No longer is it a possibility to lay such knowledge to rest, to tuck it into bed at night and neglect it even when the sun rises again and it’s turned skeletal, wholly ridden of feeling, akin to his own mind (flesh now dripping from the structure beneath). It’s indefatigable, unfathomable, remaining prevalent, still, in every moment he succeeds in convincing himself it may well be better to forget that he’s a mindless, foolish soldier, and a pet of something greater than himself.
It seems to be an inevitably unimaginable ideal and aspiration that he may, perhaps, one morning drive away the recollection of how his hands and blades had so recklessly plunged into the shining flesh of one of those painted natives, vivid in the shadows of Tenochtitlan, pulling at strips of skin; he can never allow himself to entirely desert the memories of their beautiful temples, red against a flat plane of blue and a glorified ball of fire. He will never forget the golden walls with their wide mouthed idols and pierced lips, caked with smattered blood.
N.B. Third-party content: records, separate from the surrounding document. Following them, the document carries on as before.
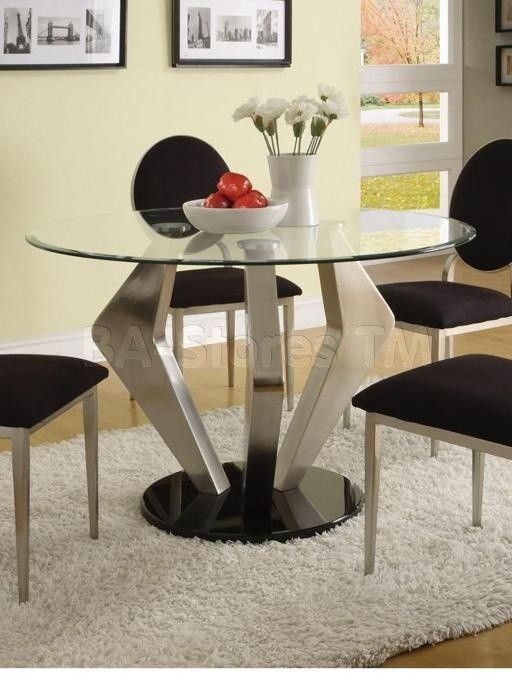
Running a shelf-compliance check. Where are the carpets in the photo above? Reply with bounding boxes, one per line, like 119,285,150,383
2,395,510,667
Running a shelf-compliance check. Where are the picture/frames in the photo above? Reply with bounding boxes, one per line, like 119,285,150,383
494,1,512,87
0,0,294,72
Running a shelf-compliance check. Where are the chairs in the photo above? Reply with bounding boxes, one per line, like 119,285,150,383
129,132,511,461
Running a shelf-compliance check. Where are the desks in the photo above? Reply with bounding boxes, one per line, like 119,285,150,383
22,205,479,544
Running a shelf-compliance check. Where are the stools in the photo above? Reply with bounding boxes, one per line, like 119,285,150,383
351,352,511,574
0,351,108,604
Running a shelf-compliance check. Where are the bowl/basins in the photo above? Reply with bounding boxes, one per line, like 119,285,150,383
182,198,289,235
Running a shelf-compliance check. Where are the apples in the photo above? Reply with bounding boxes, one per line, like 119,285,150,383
234,190,265,209
216,173,252,202
205,192,231,207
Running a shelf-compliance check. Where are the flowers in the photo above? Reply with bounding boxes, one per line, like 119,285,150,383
231,80,351,155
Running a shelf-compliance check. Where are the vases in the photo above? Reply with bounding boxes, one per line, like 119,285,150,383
265,154,320,230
It’s an all too realistic, all too terrible knowledge of his regrets; blackened, festering self hatred still continues to eat away at all he knows and still can say he loves, as an honest, credible man. Perhaps his laughter will never be joyous again.
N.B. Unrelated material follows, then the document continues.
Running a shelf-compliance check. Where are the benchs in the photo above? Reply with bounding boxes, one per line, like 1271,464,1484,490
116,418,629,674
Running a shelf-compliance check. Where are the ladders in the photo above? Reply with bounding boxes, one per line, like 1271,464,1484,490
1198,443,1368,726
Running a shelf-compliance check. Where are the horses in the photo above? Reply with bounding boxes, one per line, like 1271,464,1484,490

How can he ever allow himself, in these present but agonising years, to boldly meet the eyes of his wife, the one he abandoned to loneliness and seclusion those long months and years of travel, and still bring her knuckles to his lips with the same assurance he had once so commonly, easily assumed? How can he lay comfortably with her at night, or display the same sword he’d once held to the sun, teeth and metal flashing, edge decorated with rotting blood? How can he show the broken musket to his children, talking pleasantly and softly of the skulls he has shattered, and all with the same enthusiasm one usually gives to much more contented affairs? How can he press his hands to the beautiful face of a child he’s not known the existence of for three years, brushing back dark hair from a little forehead, and feeding the child with falsehoods he doesn’t believe, himself?
Nowadays, it’s simply too clear that he can’t stand the presence and venerating words of his wife, nor anyone else that believes they may condone massacre - and Heaven knows, perhaps it’s for a greater reason and actuality of truth than he’ll ever be able to understand.